Written task:
Write out every one of the following records word for word, leaving nothing out and changing nothing.

Dataset records:
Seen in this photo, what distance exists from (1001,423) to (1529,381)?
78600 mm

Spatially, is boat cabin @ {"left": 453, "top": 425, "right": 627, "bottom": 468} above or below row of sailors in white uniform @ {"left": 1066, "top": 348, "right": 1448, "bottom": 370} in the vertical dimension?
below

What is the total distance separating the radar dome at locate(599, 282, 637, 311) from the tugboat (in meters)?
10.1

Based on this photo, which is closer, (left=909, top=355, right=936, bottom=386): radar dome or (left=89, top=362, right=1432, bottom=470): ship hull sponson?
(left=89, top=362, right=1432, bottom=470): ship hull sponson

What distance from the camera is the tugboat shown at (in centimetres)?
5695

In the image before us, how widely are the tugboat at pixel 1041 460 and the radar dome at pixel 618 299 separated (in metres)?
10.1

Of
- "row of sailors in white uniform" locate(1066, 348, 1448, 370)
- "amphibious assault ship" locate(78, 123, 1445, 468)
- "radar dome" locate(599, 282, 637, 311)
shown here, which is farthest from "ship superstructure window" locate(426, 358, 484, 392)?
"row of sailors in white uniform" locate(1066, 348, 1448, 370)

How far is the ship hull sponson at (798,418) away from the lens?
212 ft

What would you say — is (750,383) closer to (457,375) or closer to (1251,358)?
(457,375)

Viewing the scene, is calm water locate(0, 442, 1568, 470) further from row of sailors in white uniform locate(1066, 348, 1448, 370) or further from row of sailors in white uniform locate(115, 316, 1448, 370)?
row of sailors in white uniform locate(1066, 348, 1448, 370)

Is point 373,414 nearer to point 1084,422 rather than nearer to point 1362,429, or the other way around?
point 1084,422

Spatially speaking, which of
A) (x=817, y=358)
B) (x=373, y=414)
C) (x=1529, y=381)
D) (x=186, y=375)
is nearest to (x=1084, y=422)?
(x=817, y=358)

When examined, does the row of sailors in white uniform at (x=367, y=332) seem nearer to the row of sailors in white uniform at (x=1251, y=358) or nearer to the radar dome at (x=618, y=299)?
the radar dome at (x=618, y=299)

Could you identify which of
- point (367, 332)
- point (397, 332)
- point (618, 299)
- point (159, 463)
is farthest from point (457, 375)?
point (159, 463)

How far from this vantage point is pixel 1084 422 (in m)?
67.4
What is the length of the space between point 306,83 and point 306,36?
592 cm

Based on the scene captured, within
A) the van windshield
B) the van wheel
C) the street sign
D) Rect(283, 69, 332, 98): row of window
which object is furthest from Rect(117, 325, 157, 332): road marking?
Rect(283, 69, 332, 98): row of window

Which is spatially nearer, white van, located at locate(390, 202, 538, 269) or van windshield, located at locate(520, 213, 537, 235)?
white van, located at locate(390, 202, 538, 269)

Full output:
Seen in this photo, what distance exists from (1001,423) to (1529,381)?
78600 mm

Spatially, is boat cabin @ {"left": 453, "top": 425, "right": 627, "bottom": 468} above or below row of sailors in white uniform @ {"left": 1066, "top": 348, "right": 1448, "bottom": 370} in the vertical dimension?
below

What is the total distance separating the radar dome at locate(599, 282, 637, 311) from the tugboat (in meters)?
10.1

Based on this photo, which is closer, (left=909, top=355, right=936, bottom=386): radar dome or (left=89, top=362, right=1432, bottom=470): ship hull sponson?
(left=89, top=362, right=1432, bottom=470): ship hull sponson

What distance from the camera is the tugboat shown at (in centimetres)?
5695

In the image before us, how widely are the tugboat at pixel 1041 460 and the radar dome at pixel 618 299 separated (in metres)?
10.1

Of
- "row of sailors in white uniform" locate(1066, 348, 1448, 370)
- "amphibious assault ship" locate(78, 123, 1445, 468)
- "radar dome" locate(599, 282, 637, 311)
shown here, which is farthest from "ship superstructure window" locate(426, 358, 484, 392)?
"row of sailors in white uniform" locate(1066, 348, 1448, 370)

How far is the ship hull sponson at (798,418) away from the lens?
212 ft

What would you say — is (750,383) closer to (457,375) or closer to (1251,358)?
(457,375)

Viewing the scene, is calm water locate(0, 442, 1568, 470) further from row of sailors in white uniform locate(1066, 348, 1448, 370) or further from row of sailors in white uniform locate(115, 316, 1448, 370)?
row of sailors in white uniform locate(1066, 348, 1448, 370)

Is point 373,414 nearer to point 1084,422 rather than nearer to point 1362,429, or the other way around?
point 1084,422

Spatially speaking, which of
A) (x=817, y=358)
B) (x=373, y=414)
C) (x=1529, y=381)
D) (x=186, y=375)
is nearest to (x=1084, y=422)?
(x=817, y=358)

When examined, does the row of sailors in white uniform at (x=367, y=332) seem nearer to the row of sailors in white uniform at (x=1251, y=358) or nearer to the radar dome at (x=618, y=299)?
the radar dome at (x=618, y=299)

Could you identify which of
- point (367, 332)
- point (397, 332)
- point (618, 299)
- point (159, 463)
is farthest from point (457, 375)?
point (159, 463)

How far from this vantage point is pixel 1084 422 (in m)?
67.4
What is the length of the space between point 306,83 and point 306,36?
592 cm

Based on the scene captured, within
A) the van windshield
B) the van wheel
C) the street sign
D) Rect(283, 69, 332, 98): row of window
which object is furthest from Rect(117, 325, 157, 332): road marking?
Rect(283, 69, 332, 98): row of window

Which is spatially nearer, white van, located at locate(390, 202, 538, 269) or van windshield, located at locate(520, 213, 537, 235)?
white van, located at locate(390, 202, 538, 269)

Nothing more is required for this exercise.